• [DOCUMENT]
Tarzan the robot was actually inspired by a sloth

This farm worker swings hand-over-hand to save energy — and avoid getting stuck in the mud

Tarzan, shown here, travels over crop fields with an energy-efficient swinging motion. One day, such robots might help with farm work.

Georgia Tech Research Institute

Working on a farm and tending crops can be hot, time consuming and difficult. Engineers have long wanted to build robots to lighten the load. But it has proven no easy task. Robots that walk or roll along the ground can trample delicate plants. And they can get bogged down when rain turns fields muddy. “Tarzan,” however, could overcome some of those challenges. Like its namesake, this new robot swings through the air.

Jonathan Rogers is a robotics expert at the Georgia Institute of Technology in Atlanta. When it comes to a farm environment, he realized, many robots would face a number of problems. “They tend to get tangled. They tend to get stuck,” he says. What’s more, he notes, “It’s very hard to leave them out for long periods without a human assisting them.”

That’s when inspiration hit him: What if the robot could move above the crops? After all, he realized, “Sloths move from tree branch to tree branch to avoid having to walk around the forest floor.”

Inspired, his team set out to design a robot that could swing hand-to-hand along wires suspended above a field. He named their invention Tarzan, after the jungle-swinging character of books and movie fame. Why not name it for a sloth? “There’s no famous sloths that I know of,” he says. (Apparently, Rogers never watched the 2016 Disney flick, Zootopia. If he had, he’d know about Flash, the “fastest working sloth in the DMV.”)

• [GIVEN ENTRIES]
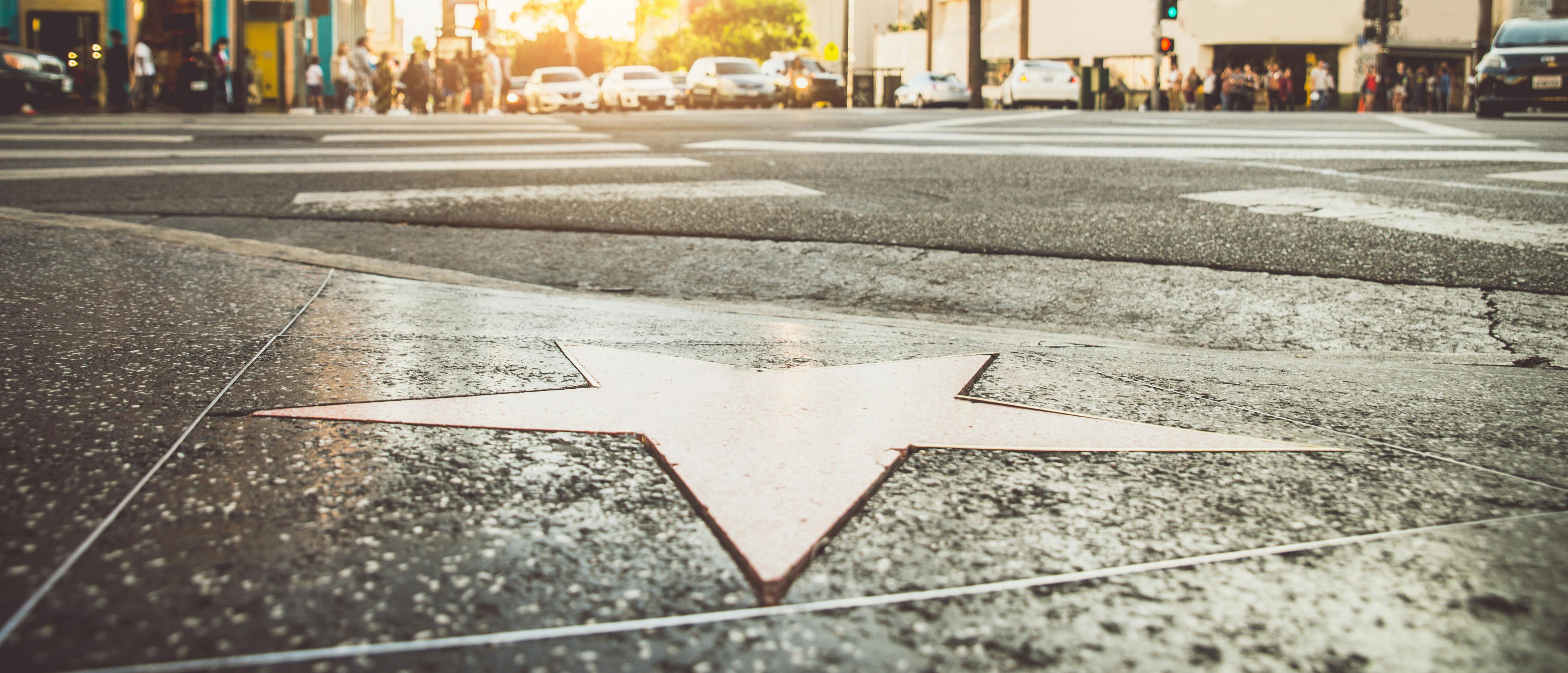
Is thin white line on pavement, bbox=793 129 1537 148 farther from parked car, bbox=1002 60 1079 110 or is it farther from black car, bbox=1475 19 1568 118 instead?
parked car, bbox=1002 60 1079 110

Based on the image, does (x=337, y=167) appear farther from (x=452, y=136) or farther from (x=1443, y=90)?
Answer: (x=1443, y=90)

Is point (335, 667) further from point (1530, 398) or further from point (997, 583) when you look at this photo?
point (1530, 398)

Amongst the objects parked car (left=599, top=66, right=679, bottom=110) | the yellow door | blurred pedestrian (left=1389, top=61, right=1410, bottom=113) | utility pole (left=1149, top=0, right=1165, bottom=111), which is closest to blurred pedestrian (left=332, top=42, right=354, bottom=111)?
the yellow door

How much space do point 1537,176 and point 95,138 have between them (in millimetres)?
9531

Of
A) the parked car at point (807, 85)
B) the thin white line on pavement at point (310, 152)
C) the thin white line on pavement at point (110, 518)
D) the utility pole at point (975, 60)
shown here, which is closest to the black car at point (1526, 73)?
the thin white line on pavement at point (310, 152)

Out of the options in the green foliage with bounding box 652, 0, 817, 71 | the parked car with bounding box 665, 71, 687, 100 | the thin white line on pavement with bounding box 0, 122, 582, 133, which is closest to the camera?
the thin white line on pavement with bounding box 0, 122, 582, 133

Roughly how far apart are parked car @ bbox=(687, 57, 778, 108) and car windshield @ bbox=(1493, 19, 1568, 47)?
62.2 ft

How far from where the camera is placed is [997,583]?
107 cm

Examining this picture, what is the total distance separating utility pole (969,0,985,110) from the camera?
33594 mm

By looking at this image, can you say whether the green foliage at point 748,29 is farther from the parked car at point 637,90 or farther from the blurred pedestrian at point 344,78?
the blurred pedestrian at point 344,78

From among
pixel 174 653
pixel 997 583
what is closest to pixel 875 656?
pixel 997 583

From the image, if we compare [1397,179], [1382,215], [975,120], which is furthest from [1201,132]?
[1382,215]

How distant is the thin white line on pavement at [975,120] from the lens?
1061 cm

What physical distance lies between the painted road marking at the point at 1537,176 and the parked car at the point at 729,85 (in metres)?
25.9
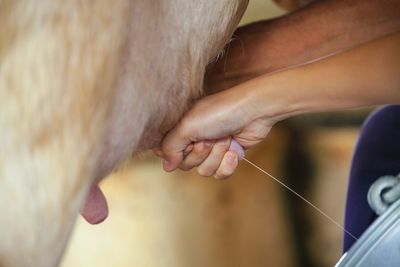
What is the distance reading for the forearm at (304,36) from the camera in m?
0.83

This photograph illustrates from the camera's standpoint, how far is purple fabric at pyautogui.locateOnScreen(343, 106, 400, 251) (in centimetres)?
79

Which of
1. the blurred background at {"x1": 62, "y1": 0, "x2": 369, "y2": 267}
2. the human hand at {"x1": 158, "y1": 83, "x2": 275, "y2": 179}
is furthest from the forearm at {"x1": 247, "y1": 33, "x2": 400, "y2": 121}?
the blurred background at {"x1": 62, "y1": 0, "x2": 369, "y2": 267}

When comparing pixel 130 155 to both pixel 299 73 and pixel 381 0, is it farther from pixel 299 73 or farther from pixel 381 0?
pixel 381 0

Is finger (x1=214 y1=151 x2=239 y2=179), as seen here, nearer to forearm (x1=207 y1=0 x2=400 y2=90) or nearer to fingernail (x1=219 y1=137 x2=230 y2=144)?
fingernail (x1=219 y1=137 x2=230 y2=144)

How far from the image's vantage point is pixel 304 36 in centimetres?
87

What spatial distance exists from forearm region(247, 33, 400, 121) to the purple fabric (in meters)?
0.17

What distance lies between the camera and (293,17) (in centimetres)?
89

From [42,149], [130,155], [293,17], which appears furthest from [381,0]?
[42,149]

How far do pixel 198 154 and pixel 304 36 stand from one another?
0.24 m

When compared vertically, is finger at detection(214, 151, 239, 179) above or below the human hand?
below

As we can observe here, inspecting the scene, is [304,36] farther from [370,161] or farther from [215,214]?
[215,214]

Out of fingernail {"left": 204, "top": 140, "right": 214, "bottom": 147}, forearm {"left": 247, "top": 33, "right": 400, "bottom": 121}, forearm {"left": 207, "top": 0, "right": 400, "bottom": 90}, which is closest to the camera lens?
forearm {"left": 247, "top": 33, "right": 400, "bottom": 121}

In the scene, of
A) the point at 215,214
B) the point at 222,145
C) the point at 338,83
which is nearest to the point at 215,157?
the point at 222,145

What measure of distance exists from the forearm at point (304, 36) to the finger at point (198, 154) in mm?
121
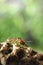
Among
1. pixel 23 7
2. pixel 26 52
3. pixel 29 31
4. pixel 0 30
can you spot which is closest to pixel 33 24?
pixel 29 31

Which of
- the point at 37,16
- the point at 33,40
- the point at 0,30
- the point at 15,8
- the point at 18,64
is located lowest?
the point at 18,64

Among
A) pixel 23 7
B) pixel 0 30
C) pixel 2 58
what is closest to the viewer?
pixel 2 58

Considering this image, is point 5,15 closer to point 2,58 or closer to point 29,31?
point 29,31

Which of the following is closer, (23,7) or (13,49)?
(13,49)

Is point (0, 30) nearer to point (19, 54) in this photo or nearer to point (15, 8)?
point (15, 8)

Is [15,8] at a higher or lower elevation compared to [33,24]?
higher

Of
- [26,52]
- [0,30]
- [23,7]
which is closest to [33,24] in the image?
[23,7]

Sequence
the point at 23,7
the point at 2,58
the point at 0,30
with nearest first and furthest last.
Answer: the point at 2,58, the point at 0,30, the point at 23,7
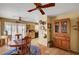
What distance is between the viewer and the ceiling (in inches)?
73.8

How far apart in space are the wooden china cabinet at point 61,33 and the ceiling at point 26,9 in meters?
0.24

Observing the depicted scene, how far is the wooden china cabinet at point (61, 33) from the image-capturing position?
2045mm

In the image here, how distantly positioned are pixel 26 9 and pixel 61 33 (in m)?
0.94

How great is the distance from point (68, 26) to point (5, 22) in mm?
1342

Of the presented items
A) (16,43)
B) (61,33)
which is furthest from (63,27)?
(16,43)

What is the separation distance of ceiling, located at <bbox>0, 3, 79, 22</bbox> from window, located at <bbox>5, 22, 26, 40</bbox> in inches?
7.4

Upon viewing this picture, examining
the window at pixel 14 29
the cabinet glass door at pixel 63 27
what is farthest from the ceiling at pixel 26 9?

• [TO-DO LIST]
• a. Rewrite the part of the Tarzan robot article that opens with the words containing "Working on a" and closes with "through the air.", changing "muddy" to "soggy".
• b. Format the part of the listing from the line containing "Of the presented items" through the end of the listing as a numbered list, without blank lines.
The article and the listing have nothing to do with each other.

• [EXPECTED RESULTS]
• a.
Working on a farm and tending crops can be hot, time consuming and difficult. Engineers have long wanted to build robots to lighten the load. But it has proven no easy task. Robots that walk or roll along the ground can trample delicate plants. And they can get bogged down when rain turns fields soggy. “Tarzan,” however, could overcome some of those challenges. Like its namesake, this new robot swings through the air.

• b.
1. Of the presented items
2. A) (16,43)
3. B) (61,33)
4. which is furthest from (63,27)?
5. (16,43)
6. What is the separation distance of ceiling, located at <bbox>0, 3, 79, 22</bbox> from window, located at <bbox>5, 22, 26, 40</bbox> in inches?
7. 7.4
8. Upon viewing this picture, examining
9. the window at pixel 14 29
10. the cabinet glass door at pixel 63 27
11. what is farthest from the ceiling at pixel 26 9?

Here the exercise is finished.